The new research findings, which appeared in the journal Public Library of Science (PLoS), show effective silencing of the alpha-synuclein gene with an RNAi therapeutic administered directly to the substantia nigra in the central nervous system (CNS) of non-human primates.
Alpha-synuclein is widely believed to play a central role in the development of Parkinson's disease, where the accumulation of excess alpha-synuclein protein in the substantia nigra has been associated with the cause and/or progression of the disease.
The published data demonstrate that direct delivery of chemically modified siRNAs specific for alpha-synuclein resulted in significant silencing of the target gene in the substantia nigra in the non-human primate brain. A significant 40 to 50 percent suppression of both alpha-synuclein mRNA and protein levels was observed in treated animals, as compared to controls.
In these preliminary studies, the siRNA was found to be well tolerated after direct CNS administration; no complications or adverse events were observed, including the absence of detectable microglial activation or change in the number of nigral dopaminergic neurons, both of which are indicators of inflammation and general neurotoxicity that are important to investigate for any novel therapeutic. The results suggest that RNAi therapeutics may be useful in reducing the pathogenic burden of alpha-synuclein in patients with Parkinson's disease.
The probable mechanism of action is explained by Dr. David Bumcrot, director, research at Alnylam: "The siRNA unwinds and is incorporated into the RISC complex, where it is then directed towards the targeted messenger RNA (mRNA) that is known to be involved in the disease pathway.
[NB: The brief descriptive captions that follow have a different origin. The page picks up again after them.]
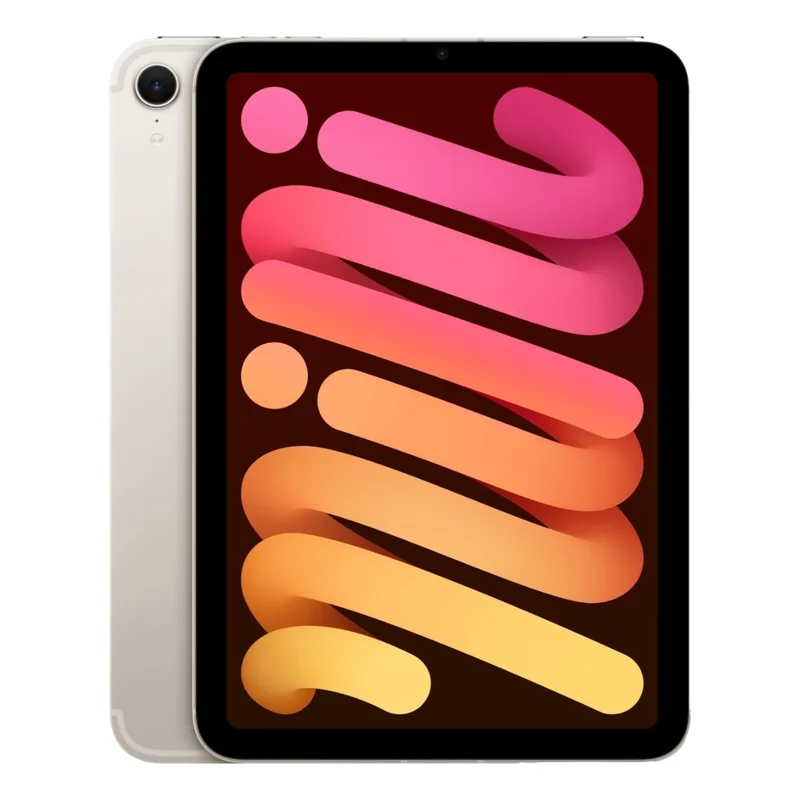 Apple iPad Mini 8,3" (2024) Cellular 128 GB, stjärnglans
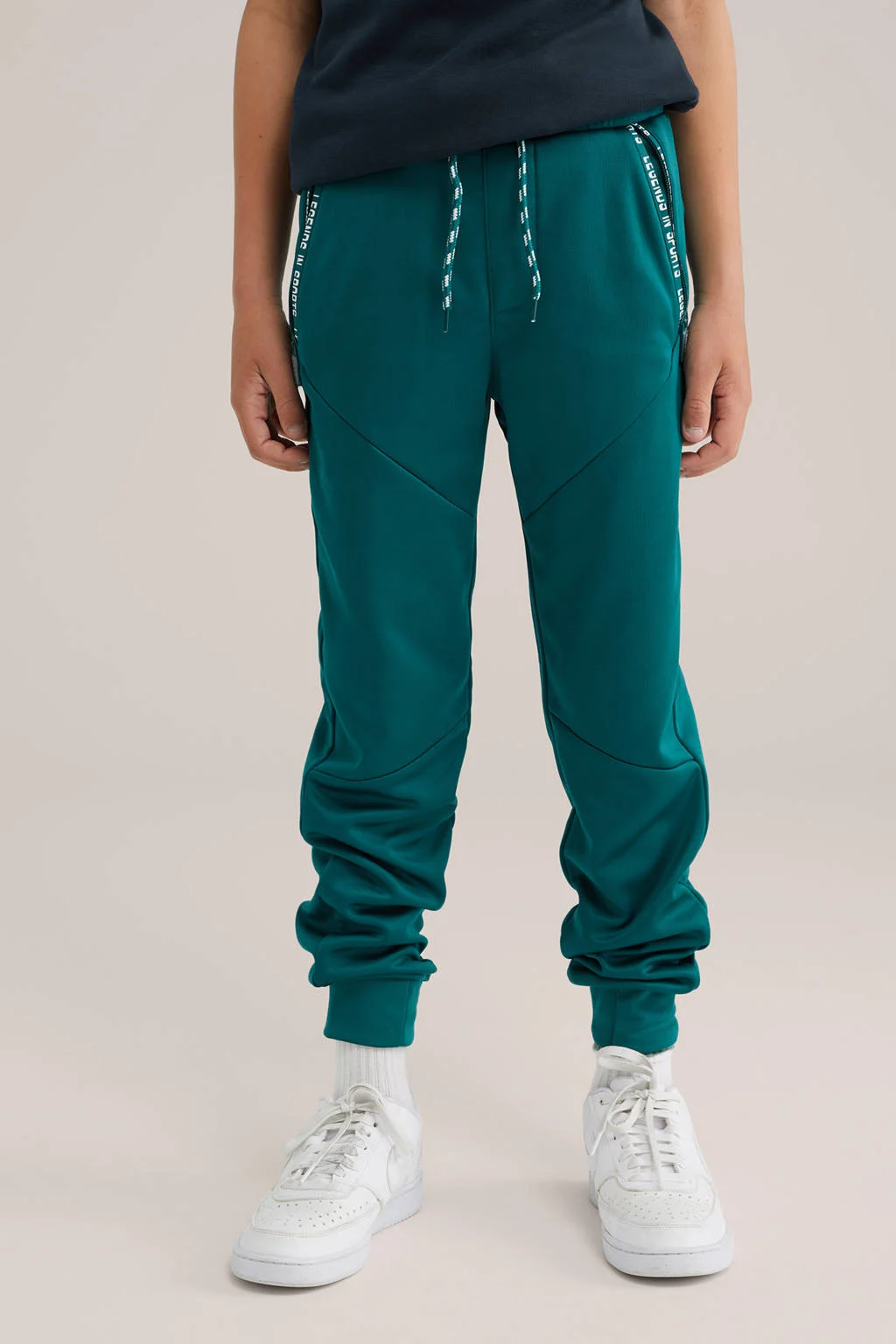 WE Fashion Bad Boys slim joggingbroek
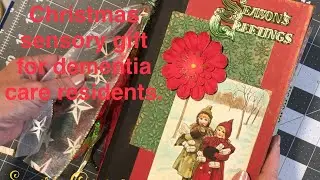 Christmas Gift for Dementia Care Residents
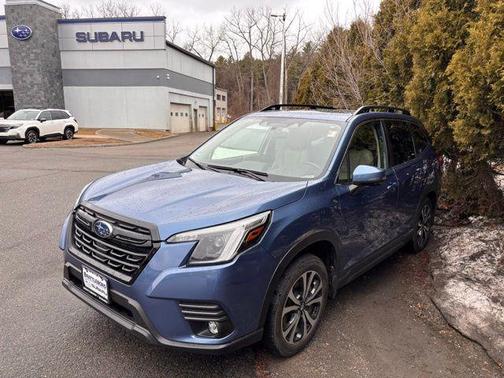 Horizon Blue Pearl 2024 Subaru Forester Limited
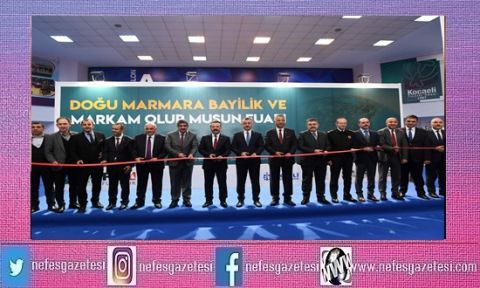 Doğu Marmara Bayilik ve Kahve Fuarı Açıldı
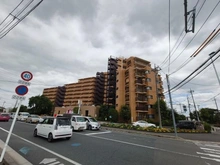 【埼玉県/さいたま市見沼区島町】ライオンズガーデン東大宮弐番館 外観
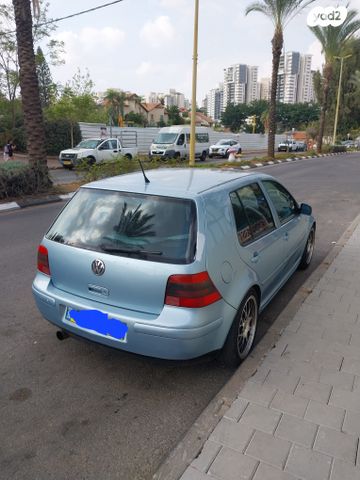 פולקסווגן גולף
The specific mRNA gets degradedóor silencedóthereby preventing the disease-causing proteins from being made," Bumcrot says.
"A wide range of genetic, epidemiologic and laboratory data support the hypothesis that reducing levels of alpha-synuclein in the brain may slow or even halt the progression of Parkinson's disease and its associated symptoms," says Dr. Donato A. Di Monte, professor and senior research group leader at the German Center for Neurodegenerative Diseases (DZNE) in Bonn, and previously with the Parkinson's Institute. "Accordingly, we are encouraged by these important results. To date, no drugs have been identified that are capable of lowering alpha-synuclein levels, and these data certainly support further development of an RNAi-based approach for the treatment of Parkinson's disease."
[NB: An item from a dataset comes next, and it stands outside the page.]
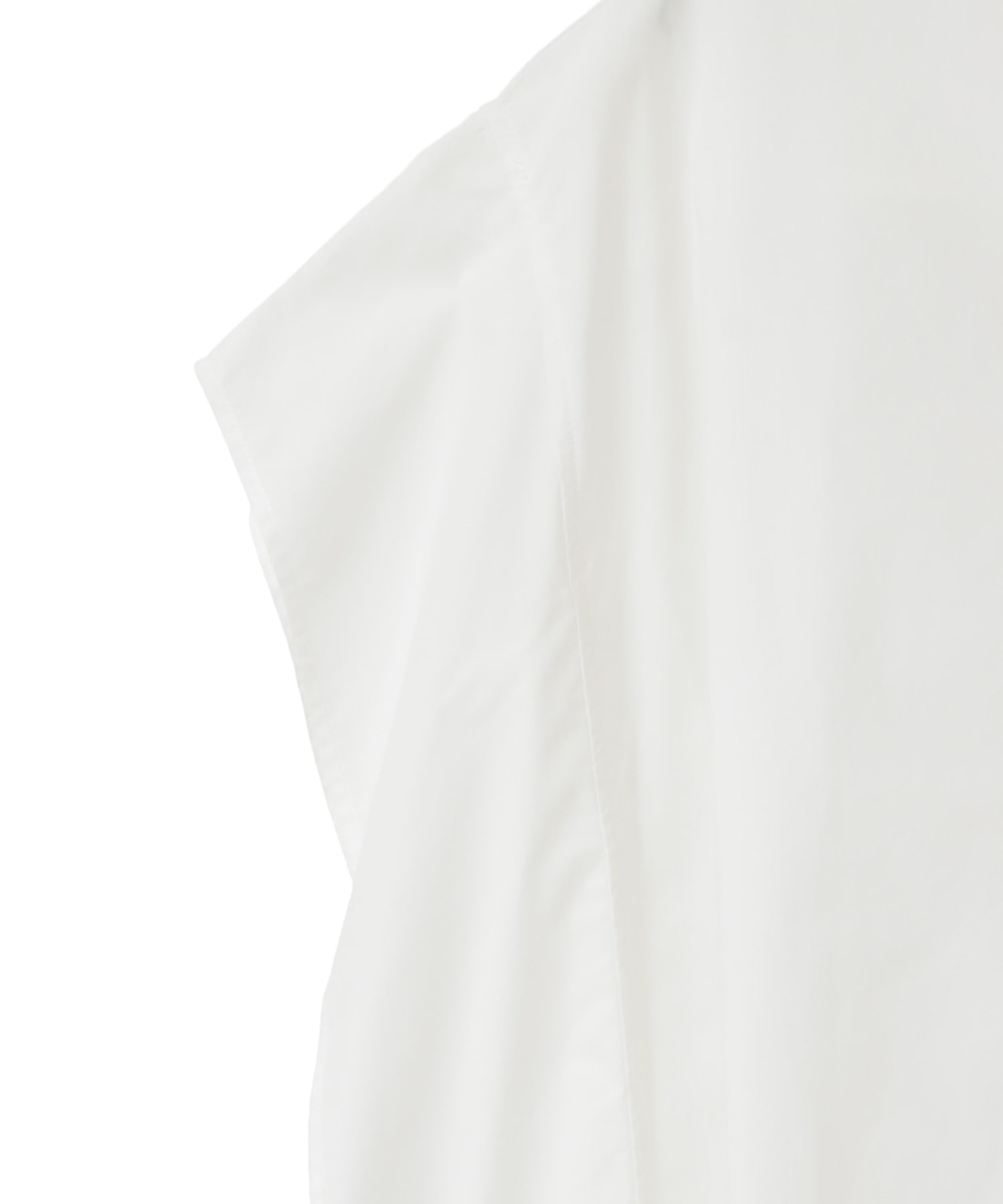 STAND COLLAR WIDE BOX SHIRT(1 WHITE): CLANE: WOMENS｜ STUDIOUS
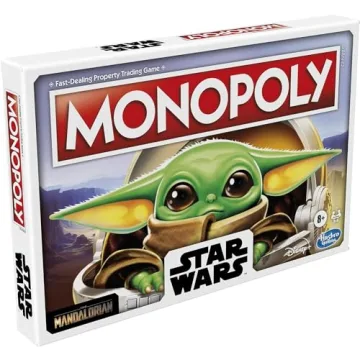Monopoly Star Wars The Child Edition Board Game for Families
"These new findings add to a growing body of data on the applications of RNAi therapeutics for the treatment of neurodegenerative disorders," adds Bumcrot. "Indeed, direct delivery of RNAi therapeutics in the CNS represents an important component of our overall product development strategy. We remain committed to advancing this promising therapeutic modality to patients."
Alnylam has a broad pipeline of RNAi therapeutics currently in clinical and preclinical development for the treatment of a wide range of disease areas, Bumcrot notes, including respiratory syncytial virus (RSV), liver cancers, transthyretin-mediated amyloidosis and hypercholesterolemia. In addition, similar to its efforts in Parkinson's disease, Alnylam is currently developing a treatment for Huntington's disease. This program, known as ALN-HTT, is now in preclinical development and is being developed in collaboration with Medtronic.
The Alnylam-Mayo Clinic-Parkinson's Institute study was funded by a Linked Efforts to Accelerate Parkinson's Solutions (LEAPS) award from the Michael J. Fox Foundation for Parkinson's Research. Alnylam has an agreement with the Mayo Clinic whereby Mayo has granted Alnylam an exclusive license to certain patents and know-how related to alpha-synuclein.